▶ _Texte fourni_

************

Les autorités de régulation chinoises inspectent l'utilisation d'un mécanisme transfrontalier d'investissement dans les obligations offshore des gouvernements locaux grevées de dettes, selon deux sources, ce qui indique une intensification des efforts visant à contenir les risques financiers dans une partie du marché peu réglementée.

Cette mesure intervient après que les émissions de dette offshore par les gouvernements locaux, qui ont déjà une dette de plus de 9 000 milliards de dollars, ont augmenté au cours des derniers mois et ont atteint en janvier le volume mensuel le plus élevé depuis plus d'un an.

La ruée des gouvernements locaux endettés vers les nouvelles émissions d'obligations offshore intervient à un moment où les réglementations relatives aux émissions onshore ont été renforcées et où nombre d'entre eux luttent pour honorer leurs engagements existants, le ralentissement de l'économie et la crise du secteur de l'immobilier pesant sur leur santé financière.

Le mois dernier, la China Securities Regulatory Commission (CSRC) a interrogé les gestionnaires d'actifs détenteurs de licences Qualified Domestic Limited Partnership (QDLP) sur leur exposition à la dette offshore des véhicules de financement des gouvernements locaux (LGFV), qui empruntent au nom des gouvernements, ont déclaré les deux sources.

Lancé pour la première fois en 2012, le canal QDLP, peu réglementé et basé sur des quotas, permet aux gestionnaires de fonds étrangers et nationaux de lever des fonds auprès de particuliers et d'institutions chinoises fortunés, qui sont ensuite investis dans des produits extraterritoriaux.

La surveillance accrue du QDLP découle du soupçon que l'utilisation du mécanisme pour investir dans la dette offshore des gouvernements locaux sape les efforts de Pékin pour résoudre les risques liés à la dette provinciale, les investisseurs étant attirés par les faibles rendements du marché intérieur et les rendements plus élevés offerts par les obligations offshore.

Il n'est pas clair si d'autres mécanismes d'investissement transfrontalier font l'objet de contrôles similaires.

Outre la demande de renseignements, une équipe de fonctionnaires de la CSRC et de la State Administration of Foreign Exchange (SAFE) a tenu une réunion à huis clos avec des gestionnaires de fonds QDLP dans la province de Hainan, dans le sud de la Chine, à la fin du mois dernier, ont indiqué les sources.

Une dizaine de gestionnaires d'actifs nationaux et étrangers, titulaires d'une licence QDLP, ont participé à la réunion. Les autorités locales chinoises sont habilitées à octroyer des licences QDLP et la province de Hainan a été l'une des plus actives en la matière.

Lors de la réunion, qui n'a pas été rapportée précédemment et qui a été organisée pour examiner les pratiques de l'activité QDLP au cours de la dernière décennie, les régulateurs ont demandé aux gestionnaires comment les quotas d'investissement transfrontalier étaient utilisés, ont déclaré les sources, qui ont refusé d'être nommées en raison de la sensibilité de la question.

************

Enregistrements du jeu de données
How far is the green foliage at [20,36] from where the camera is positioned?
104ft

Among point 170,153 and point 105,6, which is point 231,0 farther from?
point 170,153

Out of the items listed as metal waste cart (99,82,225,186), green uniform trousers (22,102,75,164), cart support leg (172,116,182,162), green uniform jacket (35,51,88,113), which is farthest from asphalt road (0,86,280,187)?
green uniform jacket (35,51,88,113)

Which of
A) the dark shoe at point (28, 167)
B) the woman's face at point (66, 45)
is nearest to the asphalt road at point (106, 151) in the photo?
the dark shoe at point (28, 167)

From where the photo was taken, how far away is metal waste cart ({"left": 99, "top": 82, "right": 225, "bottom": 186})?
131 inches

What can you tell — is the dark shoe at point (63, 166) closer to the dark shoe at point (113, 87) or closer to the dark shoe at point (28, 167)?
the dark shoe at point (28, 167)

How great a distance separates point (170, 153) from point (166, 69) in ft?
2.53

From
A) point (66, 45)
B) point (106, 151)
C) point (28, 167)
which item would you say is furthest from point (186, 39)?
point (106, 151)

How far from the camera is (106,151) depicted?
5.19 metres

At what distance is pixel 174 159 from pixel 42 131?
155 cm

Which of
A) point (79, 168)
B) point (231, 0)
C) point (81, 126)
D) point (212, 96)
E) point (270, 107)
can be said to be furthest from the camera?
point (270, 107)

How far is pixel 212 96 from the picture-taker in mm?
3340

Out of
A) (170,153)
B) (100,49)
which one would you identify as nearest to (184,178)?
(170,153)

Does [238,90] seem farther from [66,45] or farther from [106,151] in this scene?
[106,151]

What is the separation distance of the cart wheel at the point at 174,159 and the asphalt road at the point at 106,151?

************

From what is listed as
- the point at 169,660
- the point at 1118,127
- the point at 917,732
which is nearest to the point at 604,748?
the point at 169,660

************

▶ _Exercices proposés_
1. D'après l'article sur le mécanisme QDLP, en quelle année ce canal a-t-il été lancé pour la première fois ?
2. Recopiez fidèlement le passage de l'article sur le mécanisme QDLP qui commence par « Lancé pour la » et se termine par « les obligations offshore. ».

▶ _Réponses aux exercices_
1. En 2012.

2.
Lancé pour la première fois en 2012, le canal QDLP, peu réglementé et basé sur des quotas, permet aux gestionnaires de fonds étrangers et nationaux de lever des fonds auprès de particuliers et d'institutions chinoises fortunés, qui sont ensuite investis dans des produits extraterritoriaux.

La surveillance accrue du QDLP découle du soupçon que l'utilisation du mécanisme pour investir dans la dette offshore des gouvernements locaux sape les efforts de Pékin pour résoudre les risques liés à la dette provinciale, les investisseurs étant attirés par les faibles rendements du marché intérieur et les rendements plus élevés offerts par les obligations offshore.